Sinto muito que as pessoas estejam sempre muito preocupadas com o que os atos e palavras signifiquem de imediato e em sua superficialidade. Ninguém se questiona o que realmente aquele ato ou aquela palavra quer realmente dizer, ninguém quer se aprofundar em ninguém, nem mesmo nas pessoas com quem convive. E esse será meu trabalho, só que com estranhos. E sempre será um estranho que se importará em fazer o mesmo por mim. É triste que as coisas pareçam sempre em preto-e-branco quando é óbvio que as nuances são infinitas. Por isso as pessoas passam 50 anos juntas e no entanto não se conhecem. Reconhecem hábitos e movimentos automáticos que qualquer um que tivesse tempo o suficiente para observar saberia. Mas não conhece a fundo o que a pessoa pensa, como ela se sente, por que ela pensa ou sente seja lá o que for. Isso sempre será o trabalho de um estranho, e isso é uma pena. Porque o estranho estará ali por dinheiro, na melhor das hipóteses para ajudar um tráfego de informações tentando desafogar apenas uma via, quando na verdade existe milhares delas. Cada pessoa com quem o paciente convive e se comunica é uma via pela qual ele recebe informações e estímulos que vão fazer dele uma pessoa melhor ou pior, mais completa ou mais vazia, mais feliz ou mais insatisfeita. Eu não acho que a solução seja meramente treinar o paciente para se conformar com o fato de que os outros simplesmente não o compreenderão e que ele tem que aprender sozinho a lidar com essa frustração e essa solidão no meio da multidão.

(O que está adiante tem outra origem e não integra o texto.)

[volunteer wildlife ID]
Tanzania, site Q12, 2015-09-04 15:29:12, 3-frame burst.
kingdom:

Eu dizer para um estranho como eu me sinto em relação aos atos de uma pessoa na minha vida vai mudar talvez como eu lido com esse sentimento, mas na verdade o importante seria mudar os atos dessa pessoa, caso eles sejam realmente nocivos. Acredito que todas as pessoas deviam tentar se conectar profundamente ao menos com as pessoas que amam, com as pessoas com quem se importam. Ouvir sem medo, sem julgamentos, tentar entender antes de se ofender, tentar ir à raiz das coisas, deixar a pessoa falar tudo que está dentro de si para depois analisar junto com ela, isso é conhecer uma pessoa de verdade. Isso é um real esforço de ser feliz com esta pessoa.

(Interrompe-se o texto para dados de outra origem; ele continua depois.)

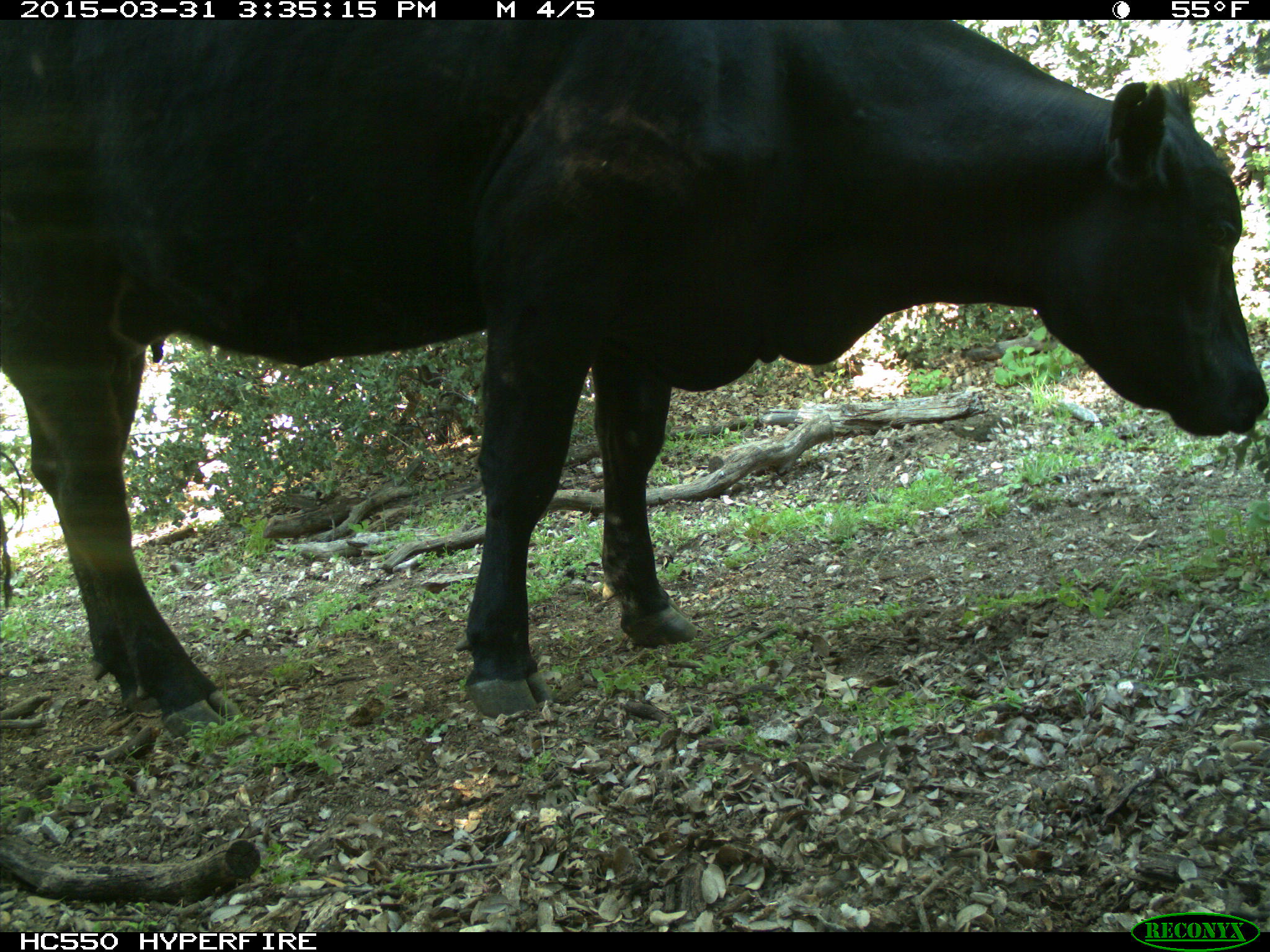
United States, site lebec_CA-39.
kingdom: Animalia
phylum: Chordata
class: Mammalia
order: Artiodactyla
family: Bovidae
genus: Bos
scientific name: Bos taurus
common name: domestic cow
Bos taurus (domestic cow).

Mas isso é uma utopia. Todas as pessoas precisariam ser formadas em Psicologia para isso, além do que é sabido que mesmo na Psicologia, o terapeuta precisa invariavelmente manter uma boa distância do seu paciente. Qualquer aproximação compromete todo o processo.
E cá estou, tentando me conformar com a frustração de ter que viver só ao lado das pessoas que amo e encontrar companhia nos ouvidos de um estranho. As coisas parecem terrivelmente erradas.